Amazon CloudFormation custom resource - Amazon ParallelCluster
Services or capabilities described in Amazon Web Services documentation might vary by Region. To see the differences applicable to the China Regions, see Getting Started with Amazon Web Services in China (PDF).

Amazon CloudFormation custom resource

Starting with Amazon ParallelCluster version 3.6.0, you can use an Amazon ParallelCluster CloudFormation custom resource in an Amazon CloudFormation stack. The custom resource is an Amazon ParallelCluster hosted stack. This way, you can use CloudFormation to configure and manage your clusters. For example, you can configure cluster external resources such as network, shared storage, and security group infrastructure in a CloudFormation stack. Furthermore, you can manage your cluster with a CloudFormation infrastructure as code pipeline.

Add an Amazon ParallelCluster custom resource to your CloudFormation template by doing the following:

  1. Add a custom resource provider stack that is owned and hosted by Amazon ParallelCluster.

  2. Reference the provider stack in your CloudFormation template as a custom resource.

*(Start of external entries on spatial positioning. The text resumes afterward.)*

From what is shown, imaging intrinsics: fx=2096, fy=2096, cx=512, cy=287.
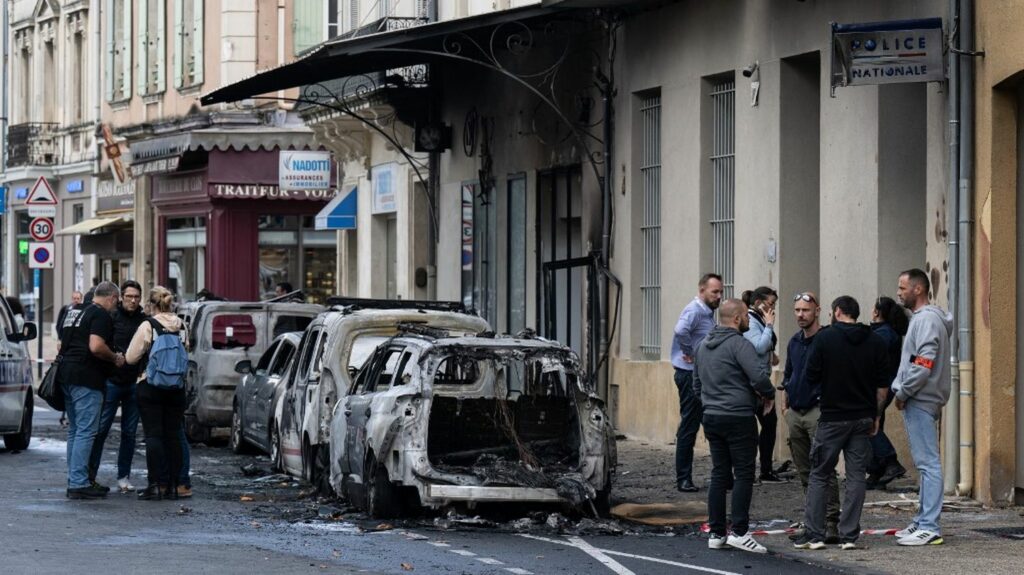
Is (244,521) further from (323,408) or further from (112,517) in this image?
(323,408)

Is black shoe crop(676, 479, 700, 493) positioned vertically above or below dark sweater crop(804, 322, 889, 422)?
below

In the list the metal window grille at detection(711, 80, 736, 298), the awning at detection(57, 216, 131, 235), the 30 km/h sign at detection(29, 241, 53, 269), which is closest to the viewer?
the metal window grille at detection(711, 80, 736, 298)

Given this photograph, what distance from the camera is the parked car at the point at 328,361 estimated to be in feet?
56.1

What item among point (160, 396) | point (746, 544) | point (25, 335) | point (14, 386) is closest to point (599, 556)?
point (746, 544)

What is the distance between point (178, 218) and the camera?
143 ft

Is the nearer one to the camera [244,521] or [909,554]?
[909,554]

The custom resource provider stack handles and responds to CloudFormation requests. For example, when you deploy your CloudFormation stack, you also configure and create a cluster. To update a cluster, you update your CloudFormation stack. You delete a cluster when you delete your stack. For more information about CloudFormation custom resources, see Custom resources in the Amazon CloudFormation User Guide.

Warning

CloudFormation doesn't detect custom resource drift. Only use CloudFormation to update the cluster configuration and to delete a cluster.

You can use the pcluster CLI or the Amazon ParallelCluster UI to monitor the state of the cluster or to update the compute fleet, but you must not use them to update the cluster configuration or to delete the cluster.

Note

We recommend that you add termination protection to your stack to avoid accidental removal.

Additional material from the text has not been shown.